▶ **PROVIDED TEXT**
## Begin

Checking whether a string fragment could be part of a longer UTF-8 string

Question 1

Although UTF-8 validation is a common task, I'm trying to solve a slightly different task; given a string of bytes, work out whether it could potentially be a fragment of a valid UTF-8 string. That's a much less common task, so I thought it'd be easiest to write the code myself. Here's the Perl subroutine I came up with:

# Takes one argument, a string with codepoints in the range 0-255
# (representing the bytes of input); returns truthy if and only if some
# valid UTF-8 string has that string as a substring.
sub could_be_substring_of_valid_utf8 {
 # We're using regexes on bytes (encoded as codepoints), so
 # codepoints don't have their normal Unicode meaning. Tell Perl
 # that ASCII = ASCII (it does in UTF-8), but newlines and
 # codepoints from 128 up are not special.
 use re '/aas';
 my $substring = shift;
 my $cb = qr/[\x80-\xbf]/; # continuation byte
 my $ncb = qr/[^\x80-\xbf]/; # not a continuation byte
 my $lb1 = qr/[\xc0-\xdf]/; # leading byte for 1 continuation byte
 my $lb2 = qr/[\xe0-\xef]/; # leading byte for 2 continuation bytes
 my $lb3 = qr/[\xf0-\xf7]/; # leading byte for 3 continuation bytes
 for ($substring) {
 # Bytes F8 to FF are never legal in UTF-8 (they'd be leading
 # bytes for 4 or more continuation bytes, never necessary to
 # represent something within the Unicode range). Bytes F5-F7
 # are likewise illegal, because any string starting 0xF5 must
 # represent a codepoint of at least U+140000, higher than the
 # maximum codepoint of U+10FFFF.

## End

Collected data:
## Begin

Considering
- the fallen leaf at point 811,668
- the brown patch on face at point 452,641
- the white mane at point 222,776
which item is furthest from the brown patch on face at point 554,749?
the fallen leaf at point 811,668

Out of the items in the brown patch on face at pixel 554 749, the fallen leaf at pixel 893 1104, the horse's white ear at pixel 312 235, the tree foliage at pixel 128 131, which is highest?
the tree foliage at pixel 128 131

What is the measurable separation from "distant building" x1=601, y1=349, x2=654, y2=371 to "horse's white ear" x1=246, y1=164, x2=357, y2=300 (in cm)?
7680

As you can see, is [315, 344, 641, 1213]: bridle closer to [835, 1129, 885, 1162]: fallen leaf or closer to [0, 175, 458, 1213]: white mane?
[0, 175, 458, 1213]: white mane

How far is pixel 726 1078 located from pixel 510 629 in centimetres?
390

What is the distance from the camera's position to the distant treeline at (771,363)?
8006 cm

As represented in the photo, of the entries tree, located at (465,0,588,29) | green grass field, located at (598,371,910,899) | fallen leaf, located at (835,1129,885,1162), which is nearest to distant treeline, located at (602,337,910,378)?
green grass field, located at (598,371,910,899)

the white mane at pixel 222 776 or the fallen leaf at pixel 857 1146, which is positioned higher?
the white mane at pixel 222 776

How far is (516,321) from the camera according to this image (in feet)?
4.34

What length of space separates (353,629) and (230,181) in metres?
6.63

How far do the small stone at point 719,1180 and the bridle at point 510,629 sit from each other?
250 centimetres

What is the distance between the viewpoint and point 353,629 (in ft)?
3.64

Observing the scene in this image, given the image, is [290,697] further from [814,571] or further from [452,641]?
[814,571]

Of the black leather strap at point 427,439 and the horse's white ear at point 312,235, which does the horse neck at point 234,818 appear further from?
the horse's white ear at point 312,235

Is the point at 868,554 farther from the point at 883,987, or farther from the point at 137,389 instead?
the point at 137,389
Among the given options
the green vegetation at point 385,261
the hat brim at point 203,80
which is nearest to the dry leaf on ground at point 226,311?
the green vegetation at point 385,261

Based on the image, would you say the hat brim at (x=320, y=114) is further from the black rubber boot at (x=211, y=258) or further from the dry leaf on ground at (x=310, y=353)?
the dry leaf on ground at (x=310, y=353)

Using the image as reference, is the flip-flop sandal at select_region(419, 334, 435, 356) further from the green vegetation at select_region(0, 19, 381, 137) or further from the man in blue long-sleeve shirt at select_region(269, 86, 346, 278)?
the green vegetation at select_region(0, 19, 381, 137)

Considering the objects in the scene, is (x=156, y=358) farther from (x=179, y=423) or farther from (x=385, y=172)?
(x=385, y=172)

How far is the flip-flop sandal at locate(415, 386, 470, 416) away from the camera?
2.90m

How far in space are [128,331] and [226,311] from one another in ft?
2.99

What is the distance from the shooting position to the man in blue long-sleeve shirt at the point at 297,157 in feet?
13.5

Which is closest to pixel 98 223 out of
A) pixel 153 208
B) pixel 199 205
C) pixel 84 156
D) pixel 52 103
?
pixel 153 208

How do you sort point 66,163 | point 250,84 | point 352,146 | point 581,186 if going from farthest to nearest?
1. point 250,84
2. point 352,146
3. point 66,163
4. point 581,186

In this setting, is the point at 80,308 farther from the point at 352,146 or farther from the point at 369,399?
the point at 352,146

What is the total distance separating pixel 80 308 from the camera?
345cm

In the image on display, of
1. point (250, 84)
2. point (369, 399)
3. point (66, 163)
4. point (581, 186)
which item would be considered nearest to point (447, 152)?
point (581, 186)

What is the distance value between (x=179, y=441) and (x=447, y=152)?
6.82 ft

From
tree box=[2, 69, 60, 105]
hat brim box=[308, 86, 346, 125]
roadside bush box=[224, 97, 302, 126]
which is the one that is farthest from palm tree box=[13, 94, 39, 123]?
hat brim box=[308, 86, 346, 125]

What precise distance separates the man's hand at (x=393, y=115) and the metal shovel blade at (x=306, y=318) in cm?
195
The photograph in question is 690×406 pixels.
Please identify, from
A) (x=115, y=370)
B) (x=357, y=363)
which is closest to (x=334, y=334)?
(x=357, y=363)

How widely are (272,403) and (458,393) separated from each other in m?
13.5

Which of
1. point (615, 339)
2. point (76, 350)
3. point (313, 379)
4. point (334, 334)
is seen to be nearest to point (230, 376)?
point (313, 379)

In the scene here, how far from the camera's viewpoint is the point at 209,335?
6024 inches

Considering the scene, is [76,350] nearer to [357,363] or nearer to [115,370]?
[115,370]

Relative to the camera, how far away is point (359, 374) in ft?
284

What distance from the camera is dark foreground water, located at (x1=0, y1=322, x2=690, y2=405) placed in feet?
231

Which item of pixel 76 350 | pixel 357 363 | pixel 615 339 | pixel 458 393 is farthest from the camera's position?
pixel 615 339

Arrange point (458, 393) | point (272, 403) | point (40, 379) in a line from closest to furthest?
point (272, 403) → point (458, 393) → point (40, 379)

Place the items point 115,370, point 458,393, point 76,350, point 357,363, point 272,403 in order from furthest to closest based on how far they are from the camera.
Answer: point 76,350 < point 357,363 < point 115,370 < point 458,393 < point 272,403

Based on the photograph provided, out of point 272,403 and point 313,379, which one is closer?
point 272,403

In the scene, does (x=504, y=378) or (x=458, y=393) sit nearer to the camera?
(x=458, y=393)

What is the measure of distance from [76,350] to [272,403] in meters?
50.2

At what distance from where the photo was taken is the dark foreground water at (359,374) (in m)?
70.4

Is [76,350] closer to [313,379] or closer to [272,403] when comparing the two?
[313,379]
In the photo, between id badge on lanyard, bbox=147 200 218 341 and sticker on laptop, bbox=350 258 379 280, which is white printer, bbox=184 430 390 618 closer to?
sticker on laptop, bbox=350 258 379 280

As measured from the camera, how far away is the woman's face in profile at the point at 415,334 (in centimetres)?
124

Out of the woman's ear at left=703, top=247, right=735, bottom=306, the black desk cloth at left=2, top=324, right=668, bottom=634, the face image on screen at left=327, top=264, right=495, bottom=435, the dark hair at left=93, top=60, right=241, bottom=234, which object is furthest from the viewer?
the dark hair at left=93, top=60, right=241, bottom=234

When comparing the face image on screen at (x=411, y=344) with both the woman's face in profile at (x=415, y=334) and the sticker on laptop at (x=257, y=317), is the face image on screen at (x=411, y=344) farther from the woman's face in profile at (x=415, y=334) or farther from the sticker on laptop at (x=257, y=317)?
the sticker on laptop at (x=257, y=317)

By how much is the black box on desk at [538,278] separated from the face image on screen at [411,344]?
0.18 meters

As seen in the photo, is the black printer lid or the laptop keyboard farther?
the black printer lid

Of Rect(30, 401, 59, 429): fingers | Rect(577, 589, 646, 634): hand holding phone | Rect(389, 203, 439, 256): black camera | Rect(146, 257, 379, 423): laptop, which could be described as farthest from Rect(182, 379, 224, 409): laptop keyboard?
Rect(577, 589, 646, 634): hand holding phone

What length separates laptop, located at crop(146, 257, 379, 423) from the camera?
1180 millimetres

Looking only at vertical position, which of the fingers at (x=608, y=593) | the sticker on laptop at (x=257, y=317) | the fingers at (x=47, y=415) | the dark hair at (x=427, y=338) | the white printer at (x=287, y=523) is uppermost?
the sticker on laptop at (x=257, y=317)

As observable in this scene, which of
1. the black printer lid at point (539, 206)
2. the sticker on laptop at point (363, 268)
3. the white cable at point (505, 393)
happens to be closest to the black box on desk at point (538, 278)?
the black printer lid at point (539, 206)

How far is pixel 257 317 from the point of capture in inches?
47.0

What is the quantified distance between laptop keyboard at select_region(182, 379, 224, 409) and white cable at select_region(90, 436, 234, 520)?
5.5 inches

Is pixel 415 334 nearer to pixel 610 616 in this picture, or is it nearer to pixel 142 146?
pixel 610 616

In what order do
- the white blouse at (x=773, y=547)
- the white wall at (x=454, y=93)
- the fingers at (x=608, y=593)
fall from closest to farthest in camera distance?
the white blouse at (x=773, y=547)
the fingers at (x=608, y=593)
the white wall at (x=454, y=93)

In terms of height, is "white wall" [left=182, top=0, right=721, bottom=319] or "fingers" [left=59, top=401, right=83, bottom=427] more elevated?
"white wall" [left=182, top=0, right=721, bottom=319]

## End

▶ **DIRECTIONS**
a) Print the records starting at the line containing "In what order do" and ending at the last line of the records, including both ends.
b) Give what comes next in the UTF-8 fragment thread, picking up right after its last line.
The UTF-8 fragment thread and the records are separate, unrelated material.

▶ **THE RESPONSES**
a)
In what order do
- the white blouse at (x=773, y=547)
- the white wall at (x=454, y=93)
- the fingers at (x=608, y=593)
fall from closest to farthest in camera distance?
the white blouse at (x=773, y=547)
the fingers at (x=608, y=593)
the white wall at (x=454, y=93)

In terms of height, is "white wall" [left=182, top=0, right=721, bottom=319] or "fingers" [left=59, top=401, right=83, bottom=427] more elevated?
"white wall" [left=182, top=0, right=721, bottom=319]

b)
 return if /[\xf5-\xff]/;
 # Likewise, if we see 4 or more continuation bytes in a row,
 # that's also obviously illegal even if we can't see the
 # leading byte.
 return if /$cb{4}/;
 # A string of continuation bytes cannot appear without a leading
 # byte to its left, so each individual continuation byte requires
 # a leading or continuation byte to its left.
 return if /[\x00-\x7f]$cb/;
 # A string of leading bytes requires exactly that many continuation
 # bytes after it.
 return if /($lb1|$lb2|$lb3)$ncb/; # missing first continuation byte
 return if /($lb2|$lb3).$ncb/; # missing second continuation byte
 return if /$lb3..$ncb/; # missing third continuation byte
 return if /$lb1$cb$cb/; # too many continuation bytes
 return if /$lb2$cb$cb$cb/; # too many continuation bytes
 return if /$lb3$cb$cb$cb$cb/; # too many continuation bytes
 # Codepoints U+D800 to U+DFFF must not be encoded in UTF-8 (as
 # they're used only as an internal part of UTF-16); ban UTF-8
 # sequences that attempt to do that. The encoding of U+D???
 # always starts with 0xED, and the MSB of the next nybble
 # appears in the 0x20s place of the first continuation byte,
 # which is enough information to recognise one even from a
 # partial encoding.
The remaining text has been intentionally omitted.